▶ Aufgabe
Wie viel Prozent der männlichen Franzosen glauben laut dem Text über Geschlechterrollen in Familien, dass ein Mann finanziell für seine Familie sorgen muss, um in der Gesellschaft respektiert zu werden?

Bericht fordert "tiefgreifende Dekonstruktion" von Geschlechterrollen in Familien

Daher müsse in allen Familien eine „tiefgreifende Dekonstruktion stattfinden, um diese Verzerrungen zu beseitigen und neue egalitäre Modelle sowohl für Jungen als auch für Mädchen anzubieten“, fordert der Bericht. Neben Familien seien auch Schulen und digitale Medien die Orte, an denen Gender-Stereotype reproduziert würden, so der Bericht. Bei Instagram würden Frauen häufig in einer Mutterrolle dargestellt – jung, schwanger, mit kleinen Kindern.

Laut dem 40-seitigen Bericht glauben 70 Prozent der männlichen und 63 Prozent der weiblichen Franzosen „immer noch“, dass ein Mann finanziell für seine Familie sorgen muss, um in der Gesellschaft respektiert zu werden. auch bei Frauen seien Rollenstereotype eher gestiegen als gesunken: Sieben Prozent mehr Frauen als im Vorjahr finden, dass es normal ist, dass Frauen aufhören zu arbeiten, um sich um ihre Kinder zu kümmern. Mehr als die Hälfte der Bevölkerung finde es „immer noch normal oder positiv“, dass eine Frau jeden Tag für die ganze Familie kocht.

Gleichzeitig bewerten 88 Prozent der Franzosen es negativ, wenn ein Mann seine Partnerin ohrfeigt (+ vier Prozentpunkte). 62 Prozent halten es für inakzeptabel, wenn ein Mann gegen den Willen seiner Partnerin darauf besteht, mit ihr Sex zu haben (+ vier Prozentpunkte).

▶ Daten
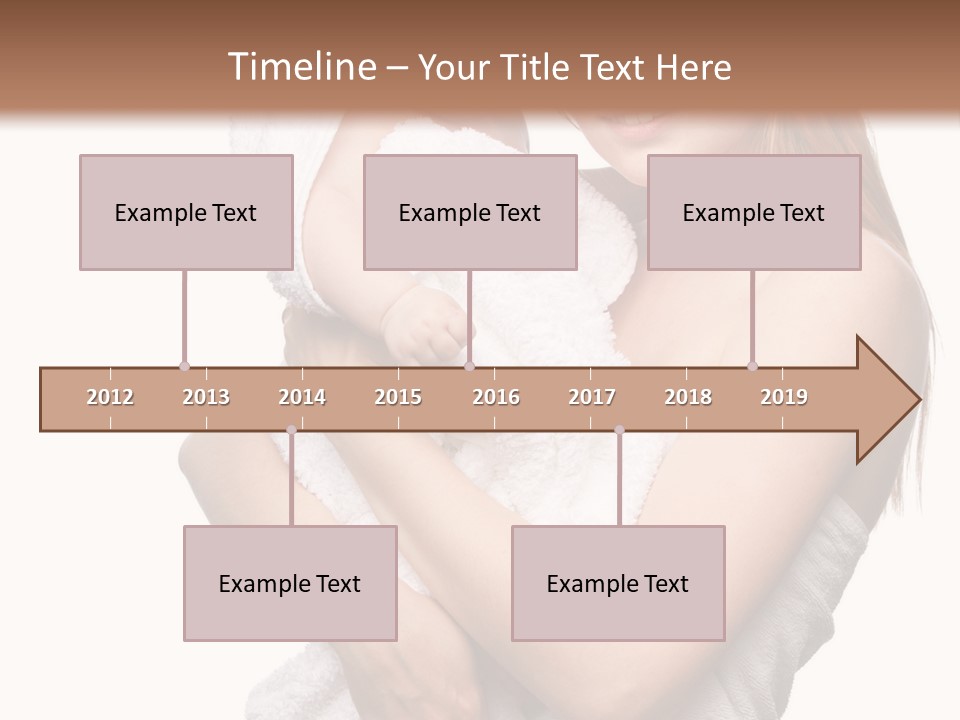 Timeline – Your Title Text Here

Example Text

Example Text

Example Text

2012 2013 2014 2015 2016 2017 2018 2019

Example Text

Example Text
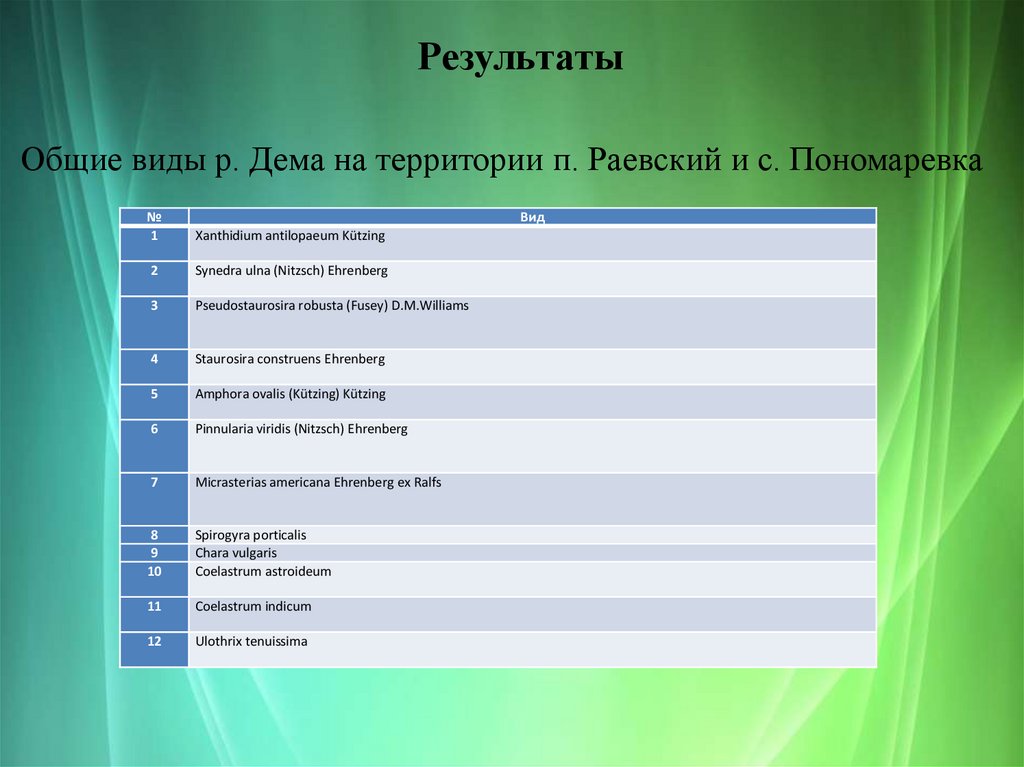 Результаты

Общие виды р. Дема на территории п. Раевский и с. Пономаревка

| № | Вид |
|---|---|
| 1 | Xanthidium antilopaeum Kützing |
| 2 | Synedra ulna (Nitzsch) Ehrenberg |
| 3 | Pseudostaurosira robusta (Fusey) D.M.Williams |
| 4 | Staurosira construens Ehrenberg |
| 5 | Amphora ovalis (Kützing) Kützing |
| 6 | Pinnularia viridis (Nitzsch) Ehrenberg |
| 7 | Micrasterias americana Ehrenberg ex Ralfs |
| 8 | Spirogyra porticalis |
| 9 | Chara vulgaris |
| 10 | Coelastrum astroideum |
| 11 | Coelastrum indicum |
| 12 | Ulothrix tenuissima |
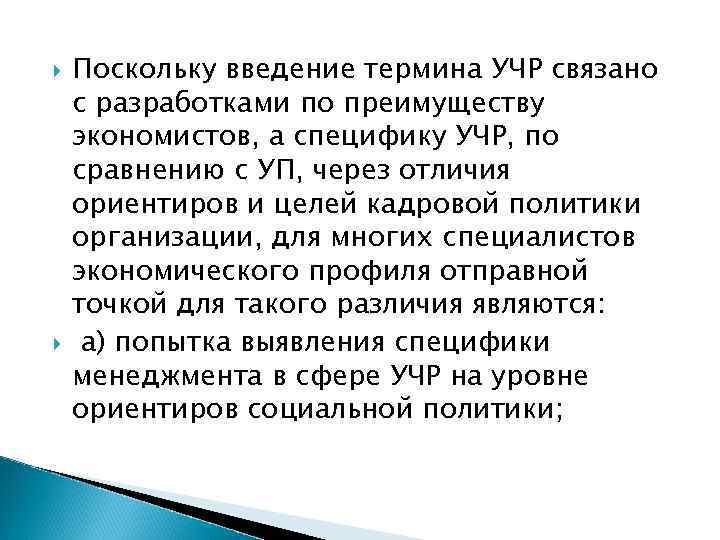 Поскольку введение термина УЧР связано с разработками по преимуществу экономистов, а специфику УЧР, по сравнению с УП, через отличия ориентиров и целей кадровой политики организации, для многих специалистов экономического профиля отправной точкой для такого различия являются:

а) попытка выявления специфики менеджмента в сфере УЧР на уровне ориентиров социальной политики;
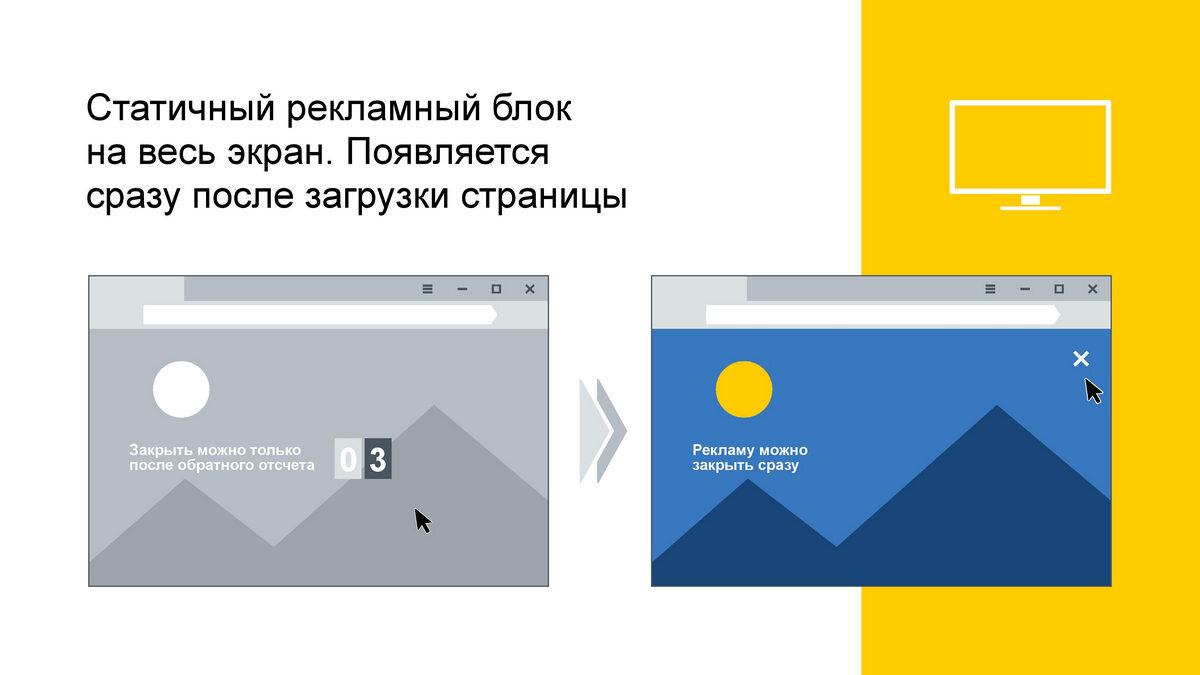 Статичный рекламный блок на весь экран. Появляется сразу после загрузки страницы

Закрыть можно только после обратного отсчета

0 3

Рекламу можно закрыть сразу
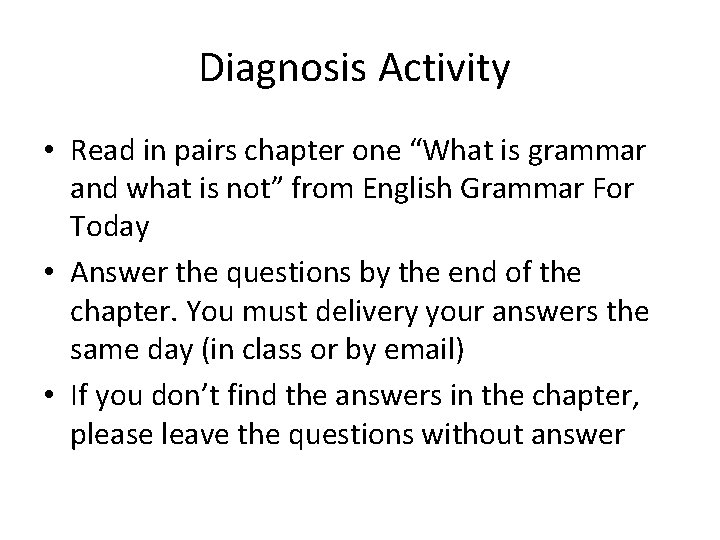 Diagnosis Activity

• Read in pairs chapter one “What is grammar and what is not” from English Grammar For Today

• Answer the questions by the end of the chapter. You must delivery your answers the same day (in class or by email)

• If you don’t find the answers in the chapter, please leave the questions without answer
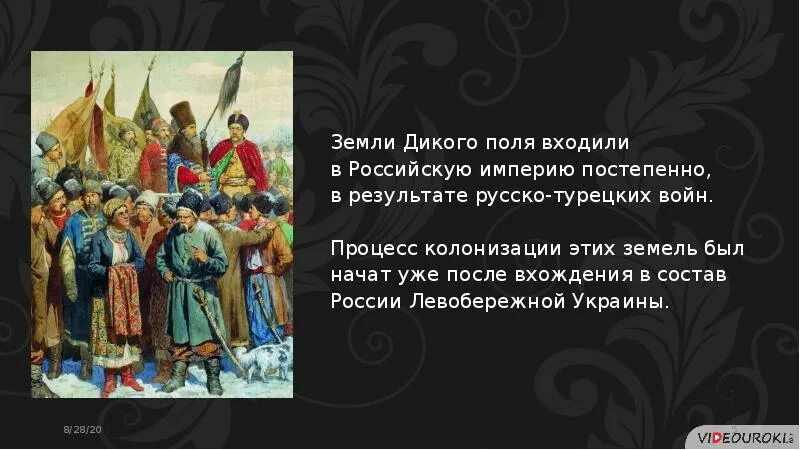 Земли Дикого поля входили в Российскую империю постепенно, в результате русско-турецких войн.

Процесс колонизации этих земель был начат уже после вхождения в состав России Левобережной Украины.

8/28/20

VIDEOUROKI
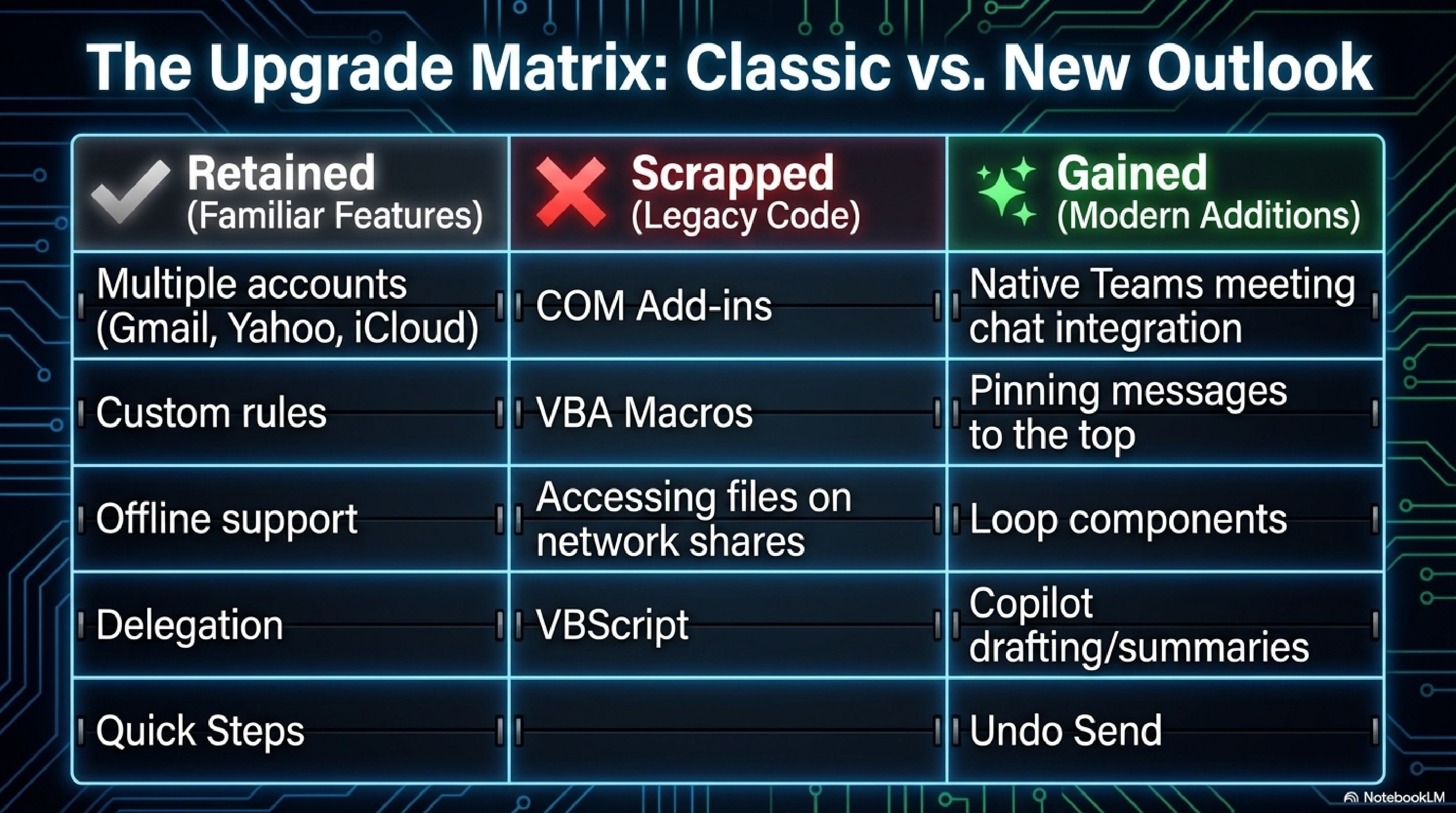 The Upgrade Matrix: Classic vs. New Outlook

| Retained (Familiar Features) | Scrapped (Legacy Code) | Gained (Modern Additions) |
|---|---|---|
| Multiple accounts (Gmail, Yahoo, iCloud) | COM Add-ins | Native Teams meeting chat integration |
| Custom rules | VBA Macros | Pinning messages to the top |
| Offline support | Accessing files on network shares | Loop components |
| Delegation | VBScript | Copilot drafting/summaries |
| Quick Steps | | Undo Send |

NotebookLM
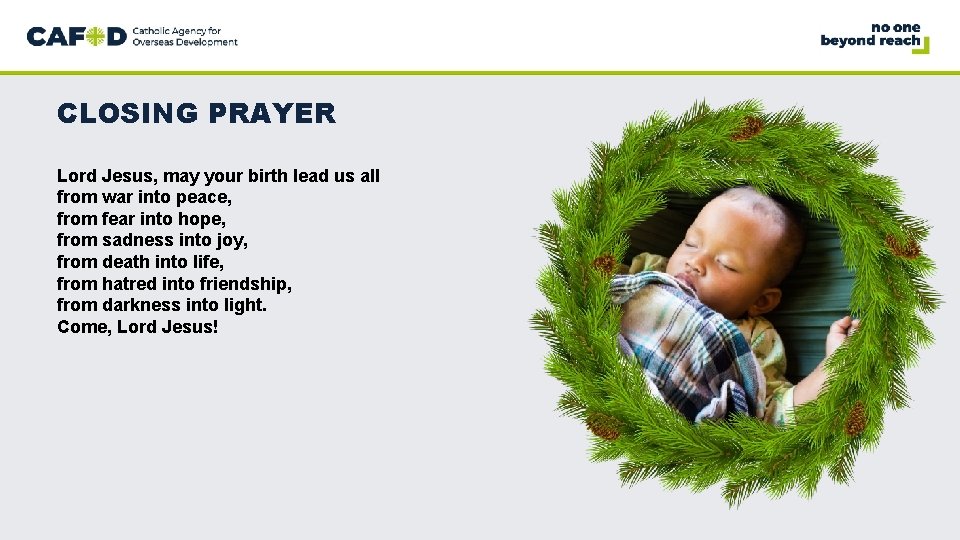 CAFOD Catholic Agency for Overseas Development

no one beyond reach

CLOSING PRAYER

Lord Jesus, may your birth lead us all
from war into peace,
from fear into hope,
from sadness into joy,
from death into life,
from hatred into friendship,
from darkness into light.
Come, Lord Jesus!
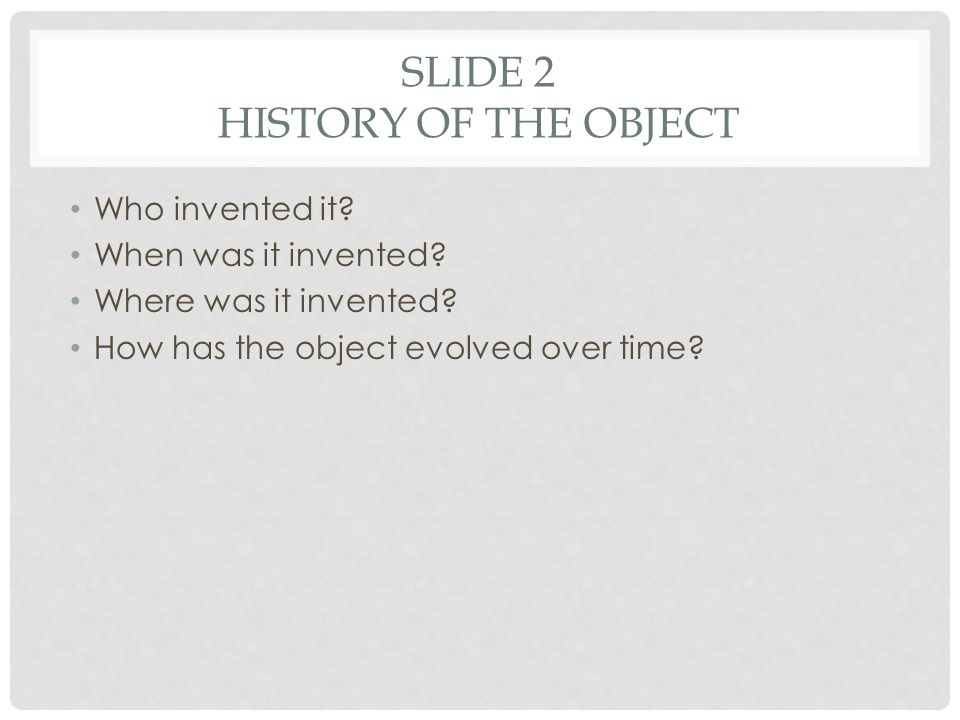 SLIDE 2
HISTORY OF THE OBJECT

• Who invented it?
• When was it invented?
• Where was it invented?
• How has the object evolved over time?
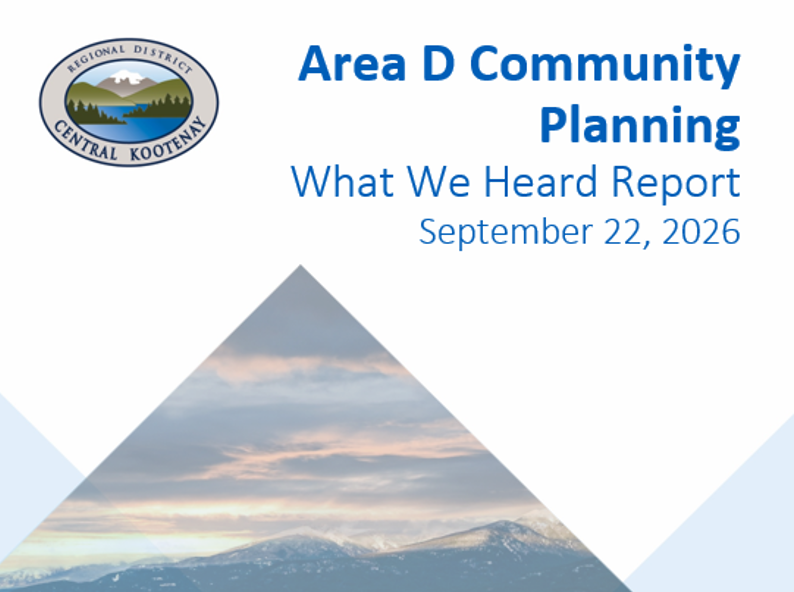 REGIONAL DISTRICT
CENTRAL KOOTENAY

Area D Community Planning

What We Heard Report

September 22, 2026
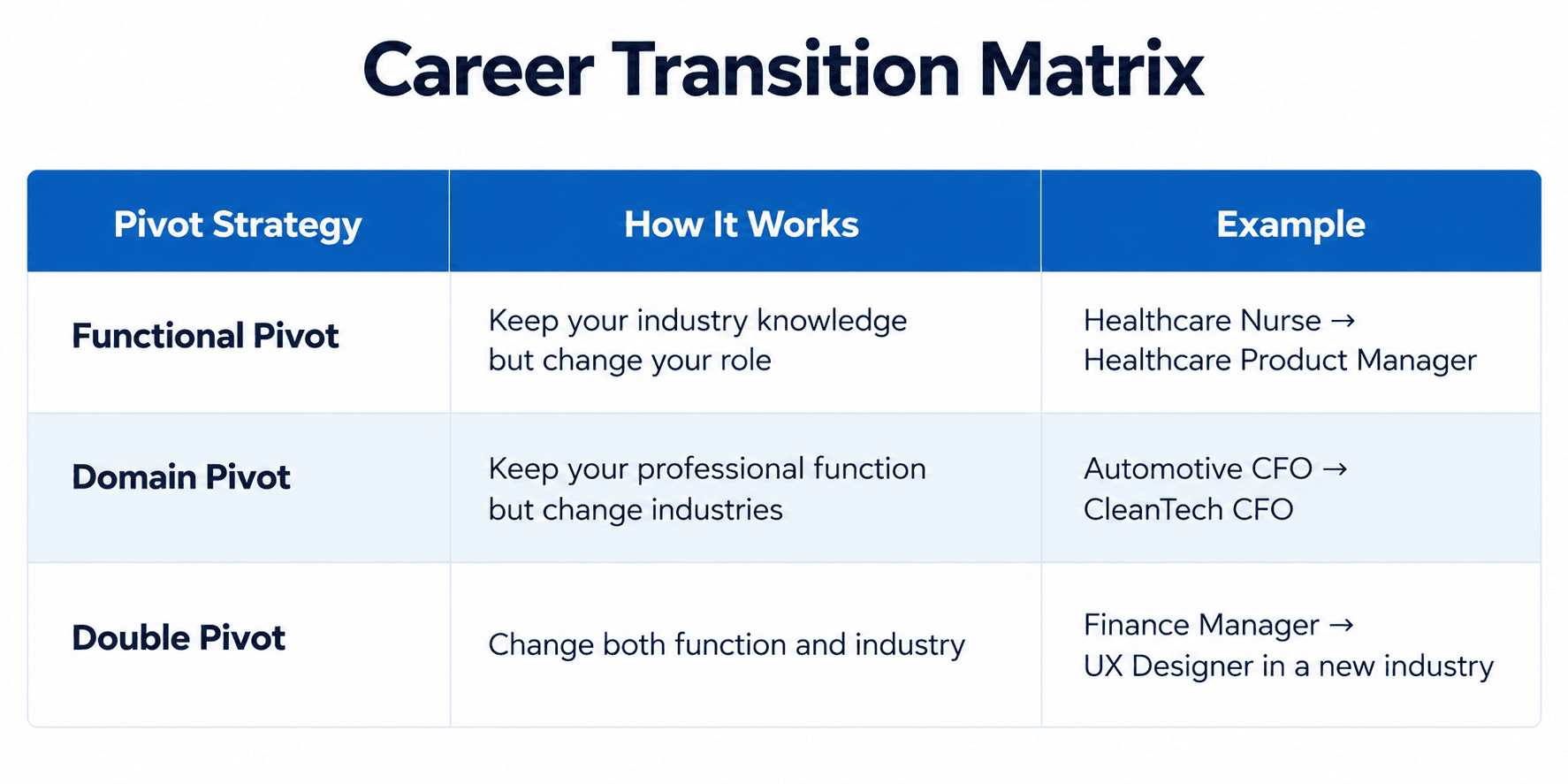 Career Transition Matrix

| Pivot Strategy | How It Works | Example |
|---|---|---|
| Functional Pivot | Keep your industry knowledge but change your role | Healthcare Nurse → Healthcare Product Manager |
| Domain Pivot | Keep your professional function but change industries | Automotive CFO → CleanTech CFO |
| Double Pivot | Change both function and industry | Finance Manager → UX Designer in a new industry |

▶ Antwort
70 Prozent.